**AIM OF THE TASK:**
Beneath this task are records; print exactly the stretch of them from the line with "6600 грн на кожного члена сім'ї." through the line with "що посвідчує особу.", both ends included.

Extracted data entries
====================

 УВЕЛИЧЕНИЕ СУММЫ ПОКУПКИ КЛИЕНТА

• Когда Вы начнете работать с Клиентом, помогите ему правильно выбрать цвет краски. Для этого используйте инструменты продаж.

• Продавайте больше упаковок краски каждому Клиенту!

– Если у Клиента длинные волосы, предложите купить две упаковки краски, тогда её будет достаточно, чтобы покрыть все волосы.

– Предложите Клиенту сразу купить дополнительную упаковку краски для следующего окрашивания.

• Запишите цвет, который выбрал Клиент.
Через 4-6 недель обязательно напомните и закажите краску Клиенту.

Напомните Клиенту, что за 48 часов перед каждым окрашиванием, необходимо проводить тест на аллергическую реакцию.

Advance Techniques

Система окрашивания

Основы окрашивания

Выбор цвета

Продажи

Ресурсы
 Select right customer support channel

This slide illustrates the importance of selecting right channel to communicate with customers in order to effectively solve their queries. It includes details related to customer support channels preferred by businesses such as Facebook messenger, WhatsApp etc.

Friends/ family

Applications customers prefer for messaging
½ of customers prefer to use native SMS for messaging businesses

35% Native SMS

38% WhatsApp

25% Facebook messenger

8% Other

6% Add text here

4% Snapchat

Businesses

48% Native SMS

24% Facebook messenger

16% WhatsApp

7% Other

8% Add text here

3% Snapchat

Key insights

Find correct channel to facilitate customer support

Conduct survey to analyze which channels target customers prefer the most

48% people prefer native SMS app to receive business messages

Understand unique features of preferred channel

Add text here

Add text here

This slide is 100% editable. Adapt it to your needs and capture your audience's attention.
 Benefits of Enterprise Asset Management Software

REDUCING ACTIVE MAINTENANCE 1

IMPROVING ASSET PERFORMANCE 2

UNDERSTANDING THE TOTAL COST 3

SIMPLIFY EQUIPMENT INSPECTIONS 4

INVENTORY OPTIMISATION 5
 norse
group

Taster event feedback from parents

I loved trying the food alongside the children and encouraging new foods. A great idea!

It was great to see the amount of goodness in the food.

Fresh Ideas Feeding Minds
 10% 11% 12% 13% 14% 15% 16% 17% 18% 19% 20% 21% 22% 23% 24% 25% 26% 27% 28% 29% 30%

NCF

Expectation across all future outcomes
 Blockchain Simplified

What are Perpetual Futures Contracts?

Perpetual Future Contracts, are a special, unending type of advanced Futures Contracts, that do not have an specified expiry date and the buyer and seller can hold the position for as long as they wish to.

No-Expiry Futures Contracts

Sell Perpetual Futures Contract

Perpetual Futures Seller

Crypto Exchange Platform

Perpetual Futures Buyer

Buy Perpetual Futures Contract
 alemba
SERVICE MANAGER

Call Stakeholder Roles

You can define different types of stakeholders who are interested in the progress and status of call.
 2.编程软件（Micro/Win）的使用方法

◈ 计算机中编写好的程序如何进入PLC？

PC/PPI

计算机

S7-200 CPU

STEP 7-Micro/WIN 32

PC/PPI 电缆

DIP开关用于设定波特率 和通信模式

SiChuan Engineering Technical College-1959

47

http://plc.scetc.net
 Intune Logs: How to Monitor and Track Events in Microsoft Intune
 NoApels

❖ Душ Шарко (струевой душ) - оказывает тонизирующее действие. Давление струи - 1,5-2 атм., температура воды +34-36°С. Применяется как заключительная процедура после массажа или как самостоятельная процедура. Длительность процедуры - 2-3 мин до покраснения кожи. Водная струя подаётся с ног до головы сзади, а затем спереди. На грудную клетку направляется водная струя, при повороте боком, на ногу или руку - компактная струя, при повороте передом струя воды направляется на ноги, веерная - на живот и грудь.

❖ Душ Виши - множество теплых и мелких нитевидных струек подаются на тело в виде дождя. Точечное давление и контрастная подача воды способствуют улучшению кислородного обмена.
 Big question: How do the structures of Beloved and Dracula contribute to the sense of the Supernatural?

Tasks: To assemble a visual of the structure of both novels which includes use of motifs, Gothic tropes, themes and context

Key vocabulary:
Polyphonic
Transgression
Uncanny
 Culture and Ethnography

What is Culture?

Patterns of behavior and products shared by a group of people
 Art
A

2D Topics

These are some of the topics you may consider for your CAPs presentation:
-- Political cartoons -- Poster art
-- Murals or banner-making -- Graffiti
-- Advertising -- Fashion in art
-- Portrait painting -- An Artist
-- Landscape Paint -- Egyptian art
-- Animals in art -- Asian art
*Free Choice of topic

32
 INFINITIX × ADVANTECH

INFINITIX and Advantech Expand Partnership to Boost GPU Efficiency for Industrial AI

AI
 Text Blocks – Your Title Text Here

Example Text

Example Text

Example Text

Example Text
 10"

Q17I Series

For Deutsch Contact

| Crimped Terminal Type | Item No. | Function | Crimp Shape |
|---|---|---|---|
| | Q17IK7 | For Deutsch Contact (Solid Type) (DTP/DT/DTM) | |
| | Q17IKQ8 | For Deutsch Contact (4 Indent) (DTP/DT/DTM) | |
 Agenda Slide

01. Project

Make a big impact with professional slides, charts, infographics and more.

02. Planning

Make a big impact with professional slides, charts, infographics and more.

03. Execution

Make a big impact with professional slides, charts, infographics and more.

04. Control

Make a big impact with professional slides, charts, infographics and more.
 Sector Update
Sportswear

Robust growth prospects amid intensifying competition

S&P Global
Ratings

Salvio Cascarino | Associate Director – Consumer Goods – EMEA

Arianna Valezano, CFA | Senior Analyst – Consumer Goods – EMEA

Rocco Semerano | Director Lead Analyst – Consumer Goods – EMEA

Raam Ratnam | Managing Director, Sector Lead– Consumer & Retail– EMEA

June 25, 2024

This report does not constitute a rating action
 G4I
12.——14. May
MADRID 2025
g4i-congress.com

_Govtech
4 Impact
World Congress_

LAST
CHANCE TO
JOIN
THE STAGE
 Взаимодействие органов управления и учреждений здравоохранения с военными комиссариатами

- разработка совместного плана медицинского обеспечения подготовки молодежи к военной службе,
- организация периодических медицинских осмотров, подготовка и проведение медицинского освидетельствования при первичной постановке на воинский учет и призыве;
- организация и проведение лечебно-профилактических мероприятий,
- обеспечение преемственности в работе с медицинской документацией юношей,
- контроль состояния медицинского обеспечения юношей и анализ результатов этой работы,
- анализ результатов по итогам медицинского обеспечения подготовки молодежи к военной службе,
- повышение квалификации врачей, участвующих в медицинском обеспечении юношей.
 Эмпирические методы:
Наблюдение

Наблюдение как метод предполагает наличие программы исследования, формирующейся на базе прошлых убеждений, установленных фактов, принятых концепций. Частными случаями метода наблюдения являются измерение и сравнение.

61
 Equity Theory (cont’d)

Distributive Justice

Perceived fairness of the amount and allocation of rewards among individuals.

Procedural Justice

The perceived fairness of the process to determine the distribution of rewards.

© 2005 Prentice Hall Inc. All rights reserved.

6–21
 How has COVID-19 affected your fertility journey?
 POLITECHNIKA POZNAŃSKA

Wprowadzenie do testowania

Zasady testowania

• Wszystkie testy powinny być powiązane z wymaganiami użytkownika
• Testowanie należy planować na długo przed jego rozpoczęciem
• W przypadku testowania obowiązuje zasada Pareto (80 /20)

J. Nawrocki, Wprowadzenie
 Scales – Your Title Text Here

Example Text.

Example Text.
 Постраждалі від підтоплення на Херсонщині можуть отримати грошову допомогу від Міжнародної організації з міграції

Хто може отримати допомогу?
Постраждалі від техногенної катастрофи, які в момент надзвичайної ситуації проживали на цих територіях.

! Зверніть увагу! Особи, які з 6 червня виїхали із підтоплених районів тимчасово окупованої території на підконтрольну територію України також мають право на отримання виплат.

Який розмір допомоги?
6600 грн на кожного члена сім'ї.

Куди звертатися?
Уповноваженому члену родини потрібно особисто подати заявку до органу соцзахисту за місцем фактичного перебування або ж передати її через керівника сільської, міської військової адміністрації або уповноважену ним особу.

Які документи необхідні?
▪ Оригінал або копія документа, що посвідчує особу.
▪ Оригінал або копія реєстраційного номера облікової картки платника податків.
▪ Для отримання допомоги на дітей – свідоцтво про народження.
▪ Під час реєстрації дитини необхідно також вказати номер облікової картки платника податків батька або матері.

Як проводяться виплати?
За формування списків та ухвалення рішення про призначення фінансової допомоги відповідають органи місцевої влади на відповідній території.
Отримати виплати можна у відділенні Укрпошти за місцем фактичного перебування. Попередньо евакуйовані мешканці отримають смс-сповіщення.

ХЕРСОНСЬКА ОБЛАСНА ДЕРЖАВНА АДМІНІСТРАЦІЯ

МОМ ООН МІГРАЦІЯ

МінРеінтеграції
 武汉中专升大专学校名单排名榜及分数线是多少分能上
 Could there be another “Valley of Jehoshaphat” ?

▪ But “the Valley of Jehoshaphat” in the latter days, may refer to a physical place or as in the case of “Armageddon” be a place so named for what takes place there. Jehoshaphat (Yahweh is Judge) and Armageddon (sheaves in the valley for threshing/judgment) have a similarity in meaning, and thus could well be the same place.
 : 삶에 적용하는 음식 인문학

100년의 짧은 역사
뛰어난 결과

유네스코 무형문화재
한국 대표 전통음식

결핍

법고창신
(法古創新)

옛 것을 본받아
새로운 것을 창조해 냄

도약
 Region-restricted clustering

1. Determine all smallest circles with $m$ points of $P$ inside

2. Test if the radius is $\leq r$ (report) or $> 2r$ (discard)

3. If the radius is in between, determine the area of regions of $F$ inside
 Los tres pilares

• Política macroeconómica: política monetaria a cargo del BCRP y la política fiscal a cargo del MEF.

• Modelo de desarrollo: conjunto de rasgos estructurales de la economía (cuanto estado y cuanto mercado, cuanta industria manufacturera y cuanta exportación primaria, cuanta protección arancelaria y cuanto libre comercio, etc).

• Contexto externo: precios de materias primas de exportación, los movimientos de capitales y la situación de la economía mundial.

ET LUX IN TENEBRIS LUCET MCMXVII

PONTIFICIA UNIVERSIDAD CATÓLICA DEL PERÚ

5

====================

**RESULT OF THIS TASK:**
6600 грн на кожного члена сім'ї.

Куди звертатися?
Уповноваженому члену родини потрібно особисто подати заявку до органу соцзахисту за місцем фактичного перебування або ж передати її через керівника сільської, міської військової адміністрації або уповноважену ним особу.

Які документи необхідні?
▪ Оригінал або копія документа, що посвідчує особу.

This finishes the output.